The celebratory mood of the approaching festivals filled the air with a unique smell as the intermittent sound of bursting crackers; the annual cleaning of the homes all marked the imminent arrival of the long holidays, relatives, and friends not seen in a long, long time.
The window, which now opened to a completely different world, was like an oasis in a desert, the curious eyes flicked through everything they could see and tried making sense of whatever they observed.
The shrieking and squealing of the neighbourhood kids playing and fighting with each other; their struggle to quickly climb on to and get on the other side of the small boundary wall and into an empty ground, now occupied her mind, and she almost cried seeing the youngest and the shortest of those kids, finding it difficult to imitate what the other could easily accomplish.
‘I should rather help him,’ she shouted in her mind; the words, however, remained gagged, unable to find their way out.
‘Try, try again,’ she implored, murmuring softly, aware her voice is not reaching him, but still continuing to carry on with her utterings.
The kid tried again, it was as if she was conversing through telepathy and the kid heard her; the little feet of his, dragged forward, the small fingers held onto the top of the wall tightly and, with all the energy he could muster, dragged his body up to the top of that fence wall.
However, even before the feet could touch the tip of the top of the wall, the hands suddenly slipped and his body floated in the air for a fleeting second, tumbling down, as her mouth gaped in fear when suddenly the other hand of his latched onto the top of that boundary again.

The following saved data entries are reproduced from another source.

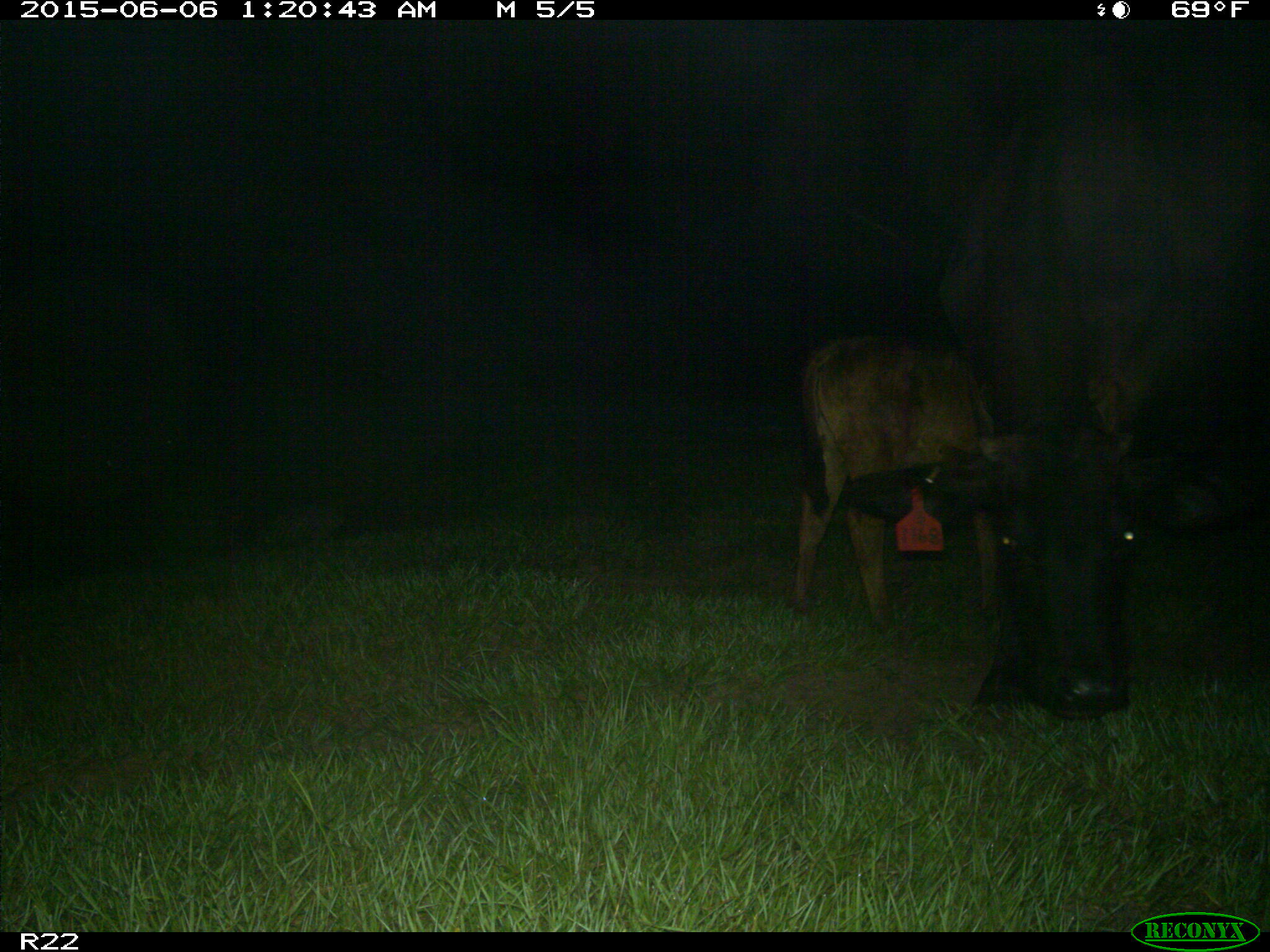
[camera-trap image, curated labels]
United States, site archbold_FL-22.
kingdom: Animalia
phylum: Chordata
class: Mammalia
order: Artiodactyla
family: Bovidae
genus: Bos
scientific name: Bos taurus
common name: domestic cow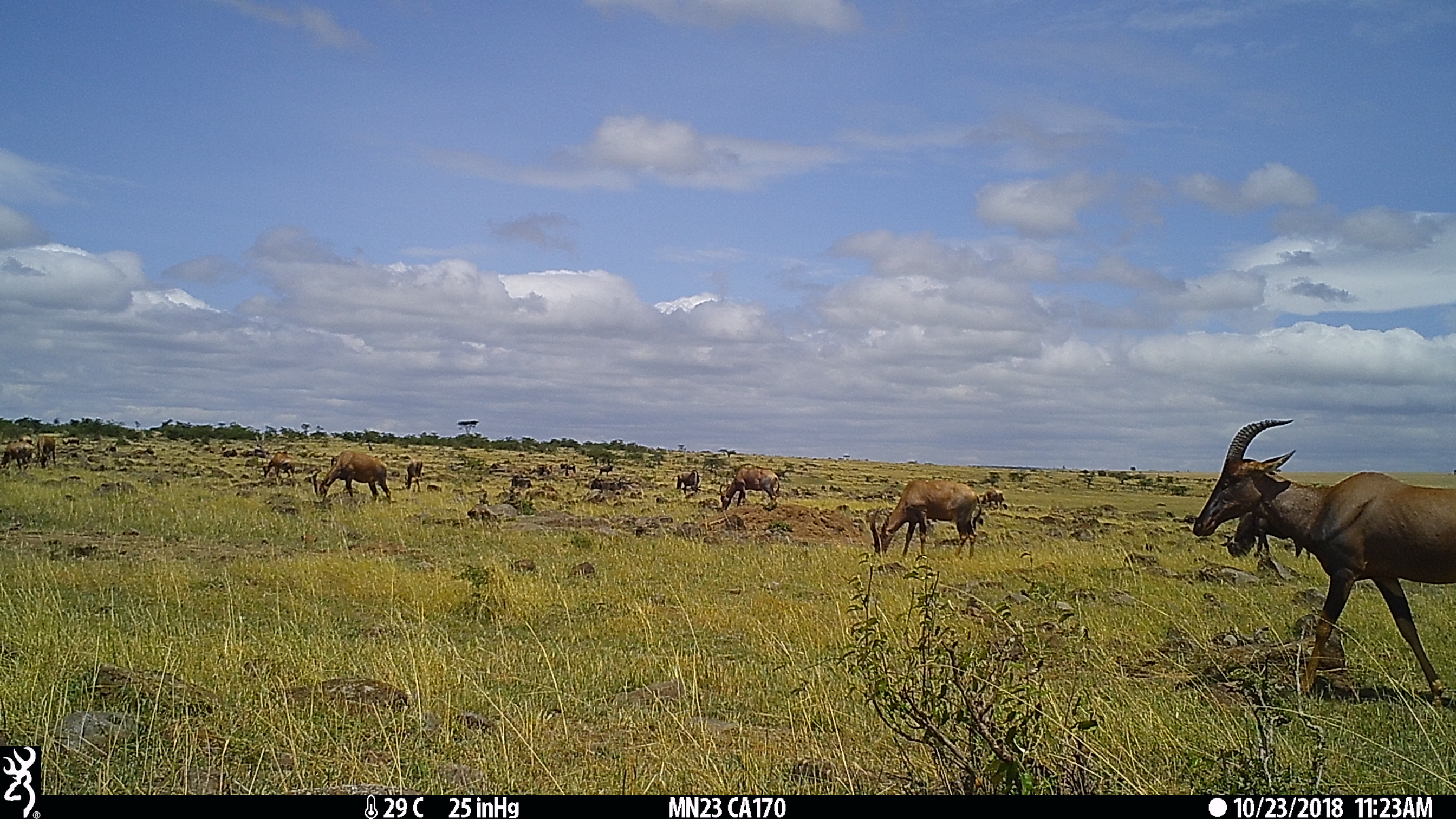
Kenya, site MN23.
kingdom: Animalia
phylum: Chordata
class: Mammalia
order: Artiodactyla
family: Bovidae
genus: Damaliscus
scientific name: Damaliscus lunatus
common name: topi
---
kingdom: Animalia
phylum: Chordata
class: Mammalia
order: Artiodactyla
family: Bovidae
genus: Connochaetes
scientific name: Connochaetes taurinus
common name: blue wildebeest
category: wildebeest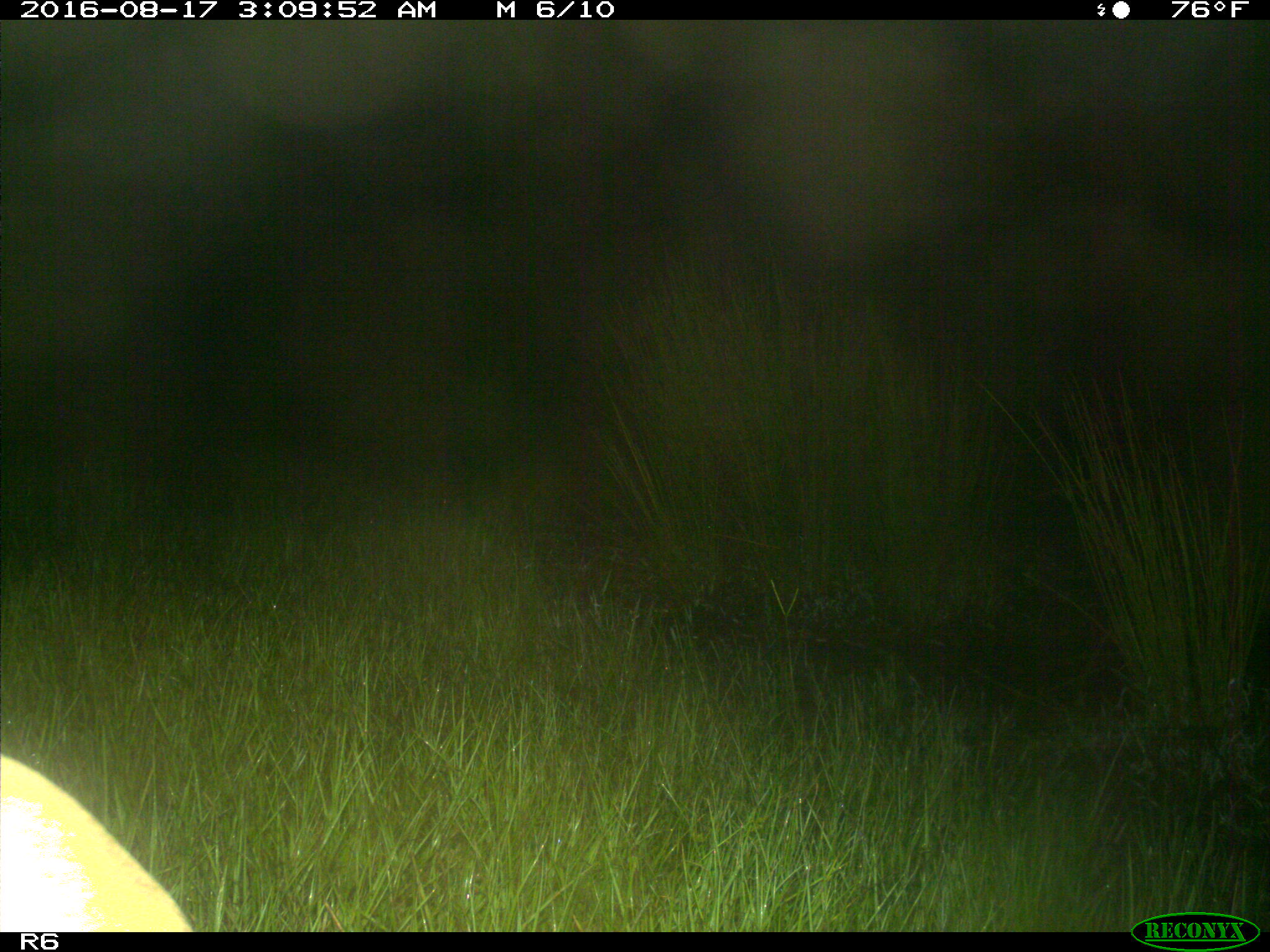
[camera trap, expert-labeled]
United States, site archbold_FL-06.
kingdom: Animalia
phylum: Chordata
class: Mammalia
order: Artiodactyla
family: Bovidae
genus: Bos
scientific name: Bos taurus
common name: domestic cow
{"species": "Bos taurus (domestic cow)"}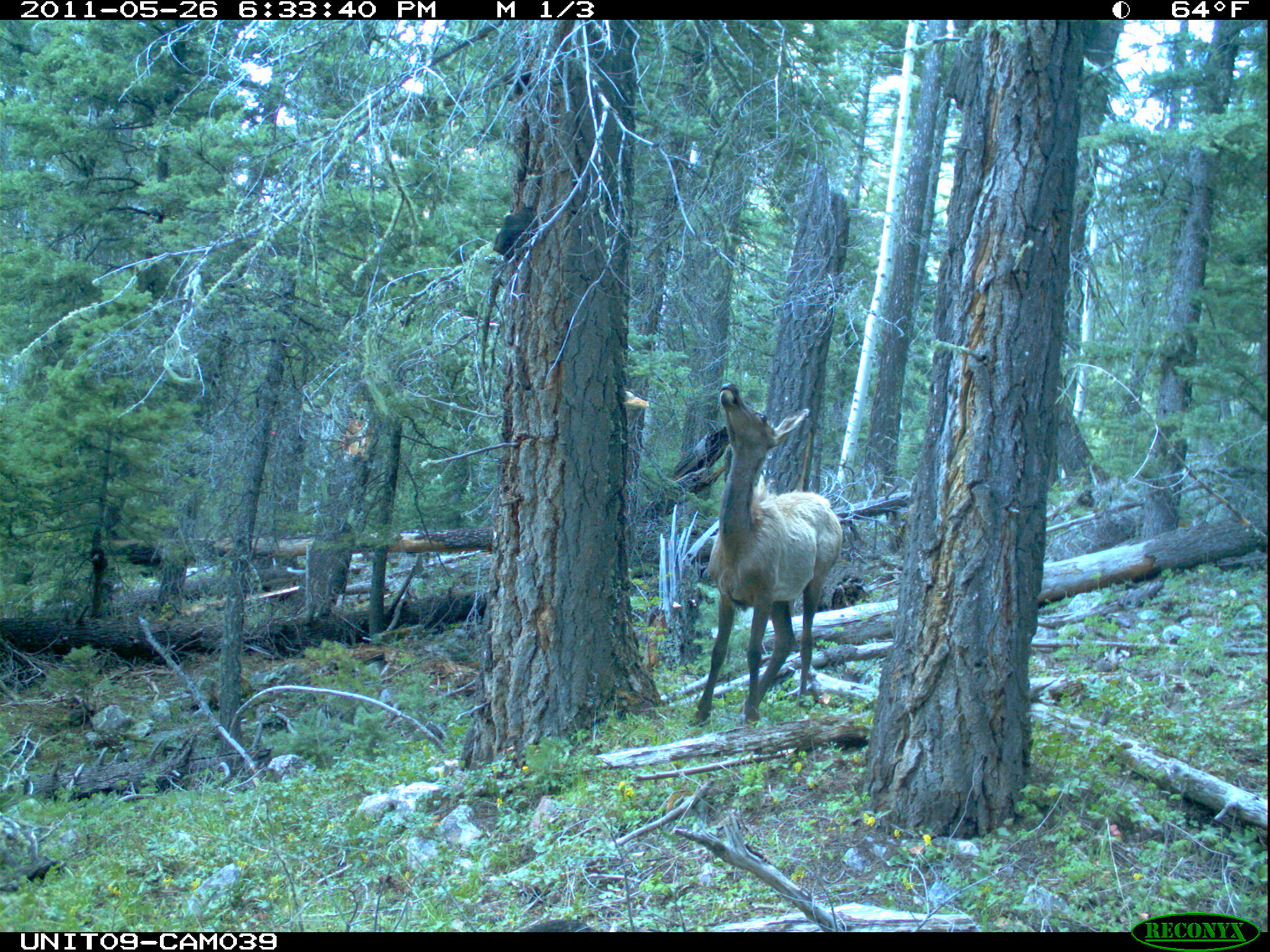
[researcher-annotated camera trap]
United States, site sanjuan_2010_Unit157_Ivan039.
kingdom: Animalia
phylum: Chordata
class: Mammalia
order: Artiodactyla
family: Cervidae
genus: Cervus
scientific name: Cervus elaphus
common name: red deer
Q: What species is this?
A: Cervus elaphus (red deer).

She heaved a loud sigh as if it was her own life, which the child saved, even though the kid continued to try. Pushing a little harder, using both his hands and with one foot now firmly planted on the top, he was ready to slip over to the other side.
‘Hold my hand,’ an older child suddenly came for help, as the sweaty face of the little child suddenly immersed itself in a soft smile.
‘Why couldn’t he come earlier,’ she thought while breathing heavily as if she was the one who had to climb the three feet wall.
As the child jumped onto the other side, her eyes travelled to the sky and the mountains again.
‘It’s beautiful weather,’ she murmured.
‘Ritika, where are you?
‘Come here,’ a loud cry from the mother, suddenly forced her to abandon the long gaze at the sky. Pushing the wheels of her chair, she started wheeling away from her favourite place in that huge house.